As used herein, “have”, “having”, “include”, “including”, “comprise”, “comprising” or the like are used in their open ended sense, and generally mean “including, but not limited to”. It will be understood that “consisting essentially of”, “consisting of”, and the like are subsumed in “comprising” and the like. As used herein, “consisting essentially of,” as it relates to a composition, article, system, method or the like, means that the components of the composition, article, system, method or the like are limited to the enumerated components and any other components that do not materially affect the basic and novel characteristic(s) of the composition, article, system, method or the like.

The words “preferred” and “preferably” refer to embodiments of the disclosure that may afford certain benefits, under certain circumstances. However, other embodiments may also be preferred, under the same or other circumstances. Furthermore, the recitation of one or more preferred embodiments does not imply that other embodiments are not useful, and is not intended to exclude other embodiments from the scope of the disclosure, including the claims.

Also herein, the recitations of numerical ranges by endpoints include all numbers subsumed within that range (e.g., 1 to 5 includes 1, 1.5, 2, 2.75, 3, 3.80, 4, 5, etc. or 10 or less includes 10, 9.4, 7.6, 5, 4.3, 2.9, 1.62, 0.3, etc.).
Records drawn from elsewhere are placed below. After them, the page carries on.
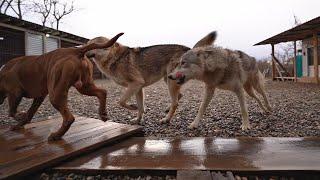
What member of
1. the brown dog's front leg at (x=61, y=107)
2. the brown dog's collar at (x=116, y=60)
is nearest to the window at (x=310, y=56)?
the brown dog's collar at (x=116, y=60)

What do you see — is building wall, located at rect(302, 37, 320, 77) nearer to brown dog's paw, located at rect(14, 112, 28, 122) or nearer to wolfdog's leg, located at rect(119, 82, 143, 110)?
wolfdog's leg, located at rect(119, 82, 143, 110)

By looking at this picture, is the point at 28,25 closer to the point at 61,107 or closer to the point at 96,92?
the point at 96,92

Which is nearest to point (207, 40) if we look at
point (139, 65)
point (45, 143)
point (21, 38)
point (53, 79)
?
point (139, 65)

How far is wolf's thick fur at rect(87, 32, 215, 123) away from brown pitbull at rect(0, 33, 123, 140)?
147 centimetres

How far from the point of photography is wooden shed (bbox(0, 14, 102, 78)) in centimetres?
1778

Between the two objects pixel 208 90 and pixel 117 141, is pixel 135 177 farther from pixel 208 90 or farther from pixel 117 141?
pixel 208 90

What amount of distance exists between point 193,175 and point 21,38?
2006cm

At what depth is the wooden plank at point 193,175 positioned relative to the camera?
7.27ft

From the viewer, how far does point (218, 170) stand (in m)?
2.37

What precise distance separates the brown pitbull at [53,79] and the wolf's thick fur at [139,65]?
1473 mm

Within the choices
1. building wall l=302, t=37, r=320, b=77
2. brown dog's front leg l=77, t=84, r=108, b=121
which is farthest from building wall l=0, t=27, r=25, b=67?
building wall l=302, t=37, r=320, b=77

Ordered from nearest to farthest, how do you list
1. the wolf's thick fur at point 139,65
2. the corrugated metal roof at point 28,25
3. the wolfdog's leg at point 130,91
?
the wolfdog's leg at point 130,91 → the wolf's thick fur at point 139,65 → the corrugated metal roof at point 28,25

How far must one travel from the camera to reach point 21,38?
19906mm

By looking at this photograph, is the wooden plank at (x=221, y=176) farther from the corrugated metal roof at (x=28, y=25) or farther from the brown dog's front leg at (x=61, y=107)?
the corrugated metal roof at (x=28, y=25)
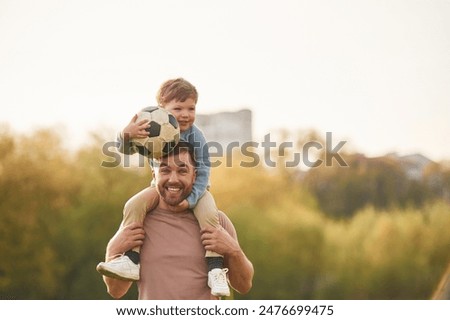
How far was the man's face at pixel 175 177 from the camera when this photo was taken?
15.7ft

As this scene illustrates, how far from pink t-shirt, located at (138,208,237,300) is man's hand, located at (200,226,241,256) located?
91 mm

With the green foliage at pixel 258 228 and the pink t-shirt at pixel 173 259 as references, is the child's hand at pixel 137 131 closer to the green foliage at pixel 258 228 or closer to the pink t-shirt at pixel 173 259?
the pink t-shirt at pixel 173 259

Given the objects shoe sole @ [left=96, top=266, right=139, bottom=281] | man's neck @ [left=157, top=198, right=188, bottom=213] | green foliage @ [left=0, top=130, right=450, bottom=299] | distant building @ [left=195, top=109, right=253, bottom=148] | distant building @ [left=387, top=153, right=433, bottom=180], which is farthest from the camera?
distant building @ [left=387, top=153, right=433, bottom=180]

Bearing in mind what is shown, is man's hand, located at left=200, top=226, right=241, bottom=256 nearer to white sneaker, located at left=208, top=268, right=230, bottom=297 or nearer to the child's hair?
white sneaker, located at left=208, top=268, right=230, bottom=297

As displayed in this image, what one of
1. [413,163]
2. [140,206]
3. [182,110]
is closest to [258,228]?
[413,163]

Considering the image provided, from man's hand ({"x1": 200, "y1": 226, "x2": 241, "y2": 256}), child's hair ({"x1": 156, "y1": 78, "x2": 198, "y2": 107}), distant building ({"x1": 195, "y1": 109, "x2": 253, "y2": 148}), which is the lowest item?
man's hand ({"x1": 200, "y1": 226, "x2": 241, "y2": 256})

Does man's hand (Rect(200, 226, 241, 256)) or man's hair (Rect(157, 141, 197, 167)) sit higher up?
man's hair (Rect(157, 141, 197, 167))

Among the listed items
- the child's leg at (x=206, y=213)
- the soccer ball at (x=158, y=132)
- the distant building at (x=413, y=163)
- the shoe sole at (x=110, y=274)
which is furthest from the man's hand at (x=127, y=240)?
the distant building at (x=413, y=163)

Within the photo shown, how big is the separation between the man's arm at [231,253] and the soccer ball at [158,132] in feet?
1.88

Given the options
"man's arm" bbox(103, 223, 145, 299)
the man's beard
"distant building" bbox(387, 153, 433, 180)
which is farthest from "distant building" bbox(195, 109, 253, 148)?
"man's arm" bbox(103, 223, 145, 299)

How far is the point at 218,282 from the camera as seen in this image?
4.75 meters

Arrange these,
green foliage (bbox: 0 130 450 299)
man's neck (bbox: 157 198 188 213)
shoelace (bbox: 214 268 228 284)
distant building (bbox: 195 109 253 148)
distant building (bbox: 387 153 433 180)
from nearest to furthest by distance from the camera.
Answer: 1. shoelace (bbox: 214 268 228 284)
2. man's neck (bbox: 157 198 188 213)
3. distant building (bbox: 195 109 253 148)
4. green foliage (bbox: 0 130 450 299)
5. distant building (bbox: 387 153 433 180)

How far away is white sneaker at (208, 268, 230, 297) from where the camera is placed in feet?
15.5
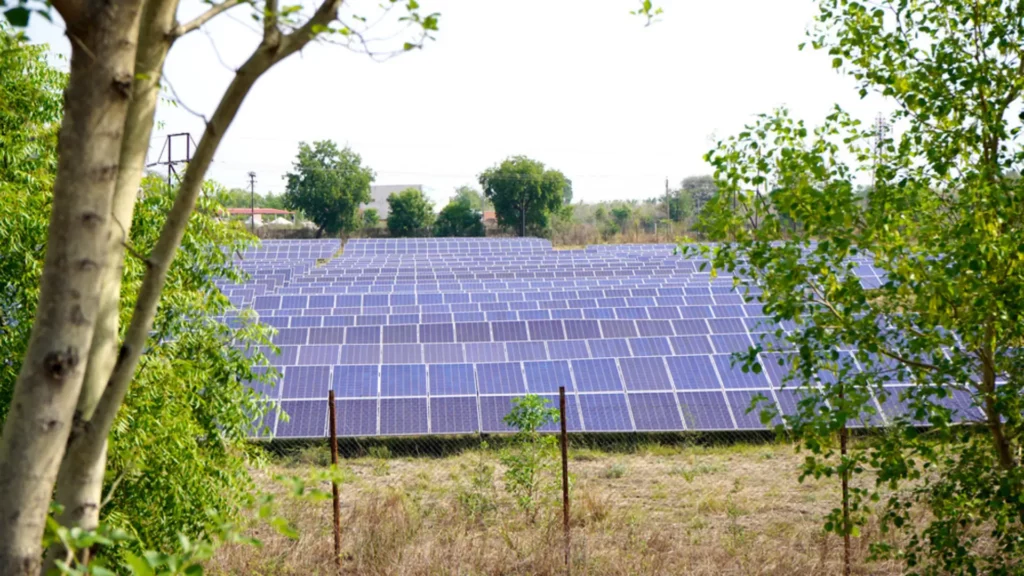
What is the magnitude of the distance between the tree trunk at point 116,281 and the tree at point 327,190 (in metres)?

Where a range of values is “up to” a particular value, that value is included within the range.

As used herein, the term “about” encompasses the range of experimental error that occurs in any measurement.

As used herein, “exemplary” means serving as an example and does not necessarily imply that the example is preferable or the best of its kind.

INCORPORATION BY REFERENCE

Any patent or non-patent literature, including published patent applications and provisional patent applications, cited herein is hereby incorporated herein by reference in its entirety to the extent that it does not conflict with the disclosure presented herein.

In the detailed description above several specific embodiments of compounds, compositions, articles, systems and methods are disclosed. It is to be understood that other embodiments are contemplated and may be made without departing from the scope or spirit of the present disclosure. The detailed description, therefore, is not to be taken in a limiting sense.

Thus, embodiments of MEDICAL DEVICES FOR IMPLANTING IN A VALVE AND ASSOCIATED METHODS are disclosed. One skilled in the art will appreciate that the heart valves and associated apparatuses, systems and methods described herein can be practiced with embodiments other than those disclosed. The disclosed embodiments are presented for purposes of illustration and not limitation.